自律神経を整えて「疲れにくい体」をつくる
自律神経は、私たちの体の内臓や器官の働きを調節する神経です。
私たちの体は、自律神経によってコントロールされています。
自律神経には、交感神経と副交感神経の2種類があり、交感神経は活動的なときに優位になり、副交感神経は休息しているときに優位になります。
自律神経が乱れると、疲労感、不眠、イライラ、便秘などの症状が現れます。
また、自律神経の乱れは、生活習慣病やうつ病などのリスクを高めることも分かっています。

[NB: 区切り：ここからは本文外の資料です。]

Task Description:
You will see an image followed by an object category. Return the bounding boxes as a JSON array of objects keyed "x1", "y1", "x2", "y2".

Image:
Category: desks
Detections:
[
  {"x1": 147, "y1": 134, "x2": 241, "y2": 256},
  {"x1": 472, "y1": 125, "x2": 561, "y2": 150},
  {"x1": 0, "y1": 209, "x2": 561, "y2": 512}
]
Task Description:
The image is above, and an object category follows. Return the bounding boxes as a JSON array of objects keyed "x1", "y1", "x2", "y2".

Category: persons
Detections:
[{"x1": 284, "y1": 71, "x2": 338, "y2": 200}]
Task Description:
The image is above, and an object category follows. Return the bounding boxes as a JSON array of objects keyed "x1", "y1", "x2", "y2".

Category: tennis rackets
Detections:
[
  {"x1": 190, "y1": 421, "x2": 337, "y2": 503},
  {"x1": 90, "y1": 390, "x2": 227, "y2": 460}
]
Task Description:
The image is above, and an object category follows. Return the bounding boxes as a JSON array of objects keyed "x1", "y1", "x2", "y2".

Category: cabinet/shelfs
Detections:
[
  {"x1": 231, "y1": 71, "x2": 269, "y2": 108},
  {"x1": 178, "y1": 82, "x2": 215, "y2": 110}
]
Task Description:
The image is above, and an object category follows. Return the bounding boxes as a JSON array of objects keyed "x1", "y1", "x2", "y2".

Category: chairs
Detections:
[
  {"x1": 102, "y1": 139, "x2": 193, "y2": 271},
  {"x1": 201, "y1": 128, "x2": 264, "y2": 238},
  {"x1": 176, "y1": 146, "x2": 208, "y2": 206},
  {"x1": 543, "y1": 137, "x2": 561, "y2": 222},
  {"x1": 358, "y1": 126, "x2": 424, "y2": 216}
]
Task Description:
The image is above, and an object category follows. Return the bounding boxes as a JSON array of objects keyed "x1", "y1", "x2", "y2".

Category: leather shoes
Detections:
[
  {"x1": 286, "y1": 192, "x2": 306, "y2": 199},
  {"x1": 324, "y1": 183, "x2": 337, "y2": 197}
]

そこで、自律神経を整えて、疲れにくい体を作るユニークな方法をご紹介します。
自律神経を整えるために効果的な方法は?
それには、規則正しい生活をするのが一番ですが、他にも以下のようなものがあります。
- 朝食を取るタイミングと効果的な飲み物
- 疲れをリセットする昼寝と睡眠の関係
- 疲れを癒すお風呂の入り方
- 他にも、まだあります効果的な方法
朝食をとるタイミングはいつが良いですか?
朝食は、起床後1時間以内に食べるのが理想です。
朝食は、自律神経を目覚めさせる大事なスイッチ。スイッチを入れないまま活動してしまうと、血圧や心拍、体温の調節にますます負担がかかってしまう」ため、早めの朝食の方が良いそうです。

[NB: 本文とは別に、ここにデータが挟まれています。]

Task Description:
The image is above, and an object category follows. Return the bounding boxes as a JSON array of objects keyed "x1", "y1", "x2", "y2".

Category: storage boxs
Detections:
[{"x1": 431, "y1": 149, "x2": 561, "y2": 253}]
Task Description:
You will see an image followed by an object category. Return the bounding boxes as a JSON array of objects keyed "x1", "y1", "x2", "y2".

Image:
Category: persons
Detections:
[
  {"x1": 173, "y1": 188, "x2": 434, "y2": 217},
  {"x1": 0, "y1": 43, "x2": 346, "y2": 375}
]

また、朝食を抜くと、血糖値が低下して疲労感を感じやすくなります。
朝食に飲むと自律神経の働きにより効果的なものは?
朝食に飲むと自律神経の働きにより効果的なものは、牛乳、ヨーグルトなどの乳製品です。
乳製品には、疲労回復に効果的なカルシウムやタンパク質が含まれています。
また、コーヒーは、ポリフェノールの一種・クロロゲン酸が多く含まれていて、自律神経の働きが鈍くなるのを防いでくれるので良いそうです。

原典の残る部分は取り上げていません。